½           limone (il succo)

q.b.       salsa di soia (2 cucchiai)

q.b.       olio e.v.o.

1            bicchiere di brodo (vegetale)

q.b.       burro

4            patate grandi

Disossare il pollo

Prima di iniziare a disossare il pollo, adagiate il volatile su un tagliere con il petto rivolto verso l’alto. Con l’aiuto di un cannello fiammeggiatelo così eliminerete con facilità le penne rimaste e la “peluria”. Lussate entrambe le gambe rompendole alla giuntura con l’anca. Togliete la forcella dello sterno che si trova alla fine del collo con l’ausilio di un coltellino piccolo ed affilato: tirate indietro la pelle dalla cavità del collo, tagliate attorno alla forcella, raschiate la carne dalla forcella, poi tagliatela alla base. Tagliate poi nel centro del petto partendo dal collo fino ad arrivare alla coda. Con un coltello affilato separate il petto prima da un lato e poi dall’altro raschiando con cura la carne dalla cassa toracica, procedete lentamente, facendo attenzione quando arriverete al dorso del volatile, a non rompere la pelle, procedendo con cura e con un coltello affilato riuscirete a staccare perfettamente la gabbia toracica e la spina dorsale dalla polpa del pollo. Grattate via la polpa da entrambe le anche e tagliate le ossa nella giuntura con un coltello o un trinciapollo. Rimuovete poi le ossa delle ali scoperte recidendo il resto dell’ala in corrispondenza delle giunture. Eliminate il tendine da ogni filetto e dal petto et tagliate poi qualche fettina di petto e distribuitela nelle parti più sottili per rendere lo strato di carne più uniforme. Ora il pollo è perfettamente disossato e pronto per accogliere il ripieno.
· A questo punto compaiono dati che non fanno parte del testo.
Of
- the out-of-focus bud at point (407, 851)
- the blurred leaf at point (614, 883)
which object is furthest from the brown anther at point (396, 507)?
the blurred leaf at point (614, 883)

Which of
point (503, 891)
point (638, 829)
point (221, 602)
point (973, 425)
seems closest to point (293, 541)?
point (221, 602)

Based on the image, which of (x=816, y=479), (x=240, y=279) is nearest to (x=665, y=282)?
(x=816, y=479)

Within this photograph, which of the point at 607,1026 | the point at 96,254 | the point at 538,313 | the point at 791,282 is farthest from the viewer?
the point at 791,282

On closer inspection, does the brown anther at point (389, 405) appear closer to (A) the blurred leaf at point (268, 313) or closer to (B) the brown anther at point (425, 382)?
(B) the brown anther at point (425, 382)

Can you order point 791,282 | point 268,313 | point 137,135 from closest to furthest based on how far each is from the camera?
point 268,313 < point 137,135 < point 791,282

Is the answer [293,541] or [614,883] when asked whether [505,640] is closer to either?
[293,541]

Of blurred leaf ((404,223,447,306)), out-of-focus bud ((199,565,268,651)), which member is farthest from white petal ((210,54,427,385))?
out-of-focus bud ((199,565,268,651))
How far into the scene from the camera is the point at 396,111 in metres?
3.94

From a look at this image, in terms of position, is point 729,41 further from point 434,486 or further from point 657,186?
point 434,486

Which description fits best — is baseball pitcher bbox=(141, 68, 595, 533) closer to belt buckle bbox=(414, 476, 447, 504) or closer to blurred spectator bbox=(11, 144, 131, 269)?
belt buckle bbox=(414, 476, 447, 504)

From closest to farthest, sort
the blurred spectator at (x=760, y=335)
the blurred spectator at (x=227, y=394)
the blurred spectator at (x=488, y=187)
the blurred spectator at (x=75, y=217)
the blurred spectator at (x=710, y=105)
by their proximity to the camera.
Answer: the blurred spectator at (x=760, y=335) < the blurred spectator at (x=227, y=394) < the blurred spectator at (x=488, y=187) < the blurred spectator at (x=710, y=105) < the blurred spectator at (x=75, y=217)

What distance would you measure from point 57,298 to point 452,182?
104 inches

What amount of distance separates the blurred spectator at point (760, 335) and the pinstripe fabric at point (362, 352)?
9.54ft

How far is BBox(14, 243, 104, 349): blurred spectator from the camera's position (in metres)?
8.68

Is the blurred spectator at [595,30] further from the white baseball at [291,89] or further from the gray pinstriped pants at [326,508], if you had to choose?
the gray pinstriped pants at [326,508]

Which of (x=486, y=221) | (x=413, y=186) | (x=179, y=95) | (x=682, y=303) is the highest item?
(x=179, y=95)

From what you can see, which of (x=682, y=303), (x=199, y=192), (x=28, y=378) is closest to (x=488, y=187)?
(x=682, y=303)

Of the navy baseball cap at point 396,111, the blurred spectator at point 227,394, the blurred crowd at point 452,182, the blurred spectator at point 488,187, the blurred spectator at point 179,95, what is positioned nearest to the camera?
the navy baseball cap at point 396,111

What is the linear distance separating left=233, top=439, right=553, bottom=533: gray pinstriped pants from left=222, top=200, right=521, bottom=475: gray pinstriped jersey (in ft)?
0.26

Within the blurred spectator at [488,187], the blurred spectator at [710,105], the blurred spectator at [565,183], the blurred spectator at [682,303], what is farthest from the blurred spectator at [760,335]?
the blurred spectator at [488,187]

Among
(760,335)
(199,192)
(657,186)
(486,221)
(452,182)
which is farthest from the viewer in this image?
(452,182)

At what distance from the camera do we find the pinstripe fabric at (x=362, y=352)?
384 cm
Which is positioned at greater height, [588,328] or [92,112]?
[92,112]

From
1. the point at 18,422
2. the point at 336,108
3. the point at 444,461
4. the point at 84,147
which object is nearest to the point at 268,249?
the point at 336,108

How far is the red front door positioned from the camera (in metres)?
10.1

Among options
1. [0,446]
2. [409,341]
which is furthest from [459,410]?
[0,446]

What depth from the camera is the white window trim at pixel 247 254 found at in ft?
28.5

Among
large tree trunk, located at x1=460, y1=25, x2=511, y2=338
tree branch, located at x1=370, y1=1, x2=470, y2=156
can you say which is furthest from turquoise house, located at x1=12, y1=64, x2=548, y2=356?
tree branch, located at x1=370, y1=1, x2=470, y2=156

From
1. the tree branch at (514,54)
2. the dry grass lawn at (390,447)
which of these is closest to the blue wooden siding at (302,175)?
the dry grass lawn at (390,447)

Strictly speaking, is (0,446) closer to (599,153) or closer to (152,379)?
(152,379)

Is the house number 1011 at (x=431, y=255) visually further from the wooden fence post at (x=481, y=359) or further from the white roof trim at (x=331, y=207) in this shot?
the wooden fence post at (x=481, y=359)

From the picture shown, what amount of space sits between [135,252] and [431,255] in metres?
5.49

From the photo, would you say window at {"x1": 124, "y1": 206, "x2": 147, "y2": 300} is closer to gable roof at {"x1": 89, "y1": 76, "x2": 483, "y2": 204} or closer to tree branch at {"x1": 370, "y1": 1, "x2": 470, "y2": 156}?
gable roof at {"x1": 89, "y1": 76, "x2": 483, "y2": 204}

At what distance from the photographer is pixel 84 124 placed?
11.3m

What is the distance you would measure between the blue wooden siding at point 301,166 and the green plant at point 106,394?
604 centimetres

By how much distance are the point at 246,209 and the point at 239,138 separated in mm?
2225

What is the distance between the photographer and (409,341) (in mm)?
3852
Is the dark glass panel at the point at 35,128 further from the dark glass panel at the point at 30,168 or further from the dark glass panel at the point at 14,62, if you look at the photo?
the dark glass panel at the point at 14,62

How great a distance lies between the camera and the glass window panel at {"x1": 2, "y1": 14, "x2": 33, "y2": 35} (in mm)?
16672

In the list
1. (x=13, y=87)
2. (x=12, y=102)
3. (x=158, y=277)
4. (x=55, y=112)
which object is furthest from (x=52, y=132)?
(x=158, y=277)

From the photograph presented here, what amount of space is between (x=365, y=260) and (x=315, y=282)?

Preparazione del pollo arrosto

Spennellate con del succo di limone la carne e cospargete con un pizzico di sale. Preparate il ripieno: in un mixer frullate tutto insieme: la carne trita (maiale + salsiccia), il pane ammollato ben strizzato dal latte, il parmigiano, l’uovo, sale, pepe e aglio in polvere. Frullate bene il composto ed il risultato dovrà essere un ripieno molto fine. Trasferite il ripieno in un ciotola ed aggiungete le albicocche tagliate a tocchetti ed i pistacchi interi, amalgamate bene gli ingredienti e stendete il ripieno sul pollo creando uno strato alto circa 2 cm, tenete da parte un pò di ripieno.  Ora richiudete il pollo sigillando il petto con uno stecchino da spiedo, con degli stuzzicadenti invece richiudete la parte della coda. Mettete il pollo in posizione verticale (come se lo faceste sedere) e finite di riempire il volatile inserendo dalla cavità della testa il resto del ripieno, richiudete infine con gli stuzzicadenti. È ovvio che potete richiudere il pollo con un ago e spago da cucina , ma è possibile farlo con facilità anche con gli stuzzicadenti che, tra le altre cose, una volta che il pollo sarà cotto ed intiepidito, si elimineranno con facilità ed il pollo sarà perfettamente sigillato senza traccia di spago. Preparate un intingolo che dovrete spennellare su tutto il pollo: emulsionate in una ciotolina 2 cucchiai di salsa si soia, 2 cucchiai di succo limone ed un cucchiaio di olio e.v.o. e spennellatelo uniformemente su tutto il pollo. Prendete poi del burro in pomata (3 noci di burro), aromatizzatelo con il trito di rosmarino e salvia e spalmatelo con cura su tutta il pollo non dimenticando le cosce e le alette, insaporite infine con sale, pepe ed un pizzico di paprica. Procedete con la bardatura: stendete le fette di lonza sulla parte del petto ricucita e fermate il tutto con degli elastici di spago da cucina, legando il pollo sia all’altezza delle alette che a metà, per ultimo legate assieme ben strette le cosce. Adagiate il pollo in una teglia larga sulla quale avrete prima versato dell’olio e.v.o. e dei fiocchetti burro aromatizzato.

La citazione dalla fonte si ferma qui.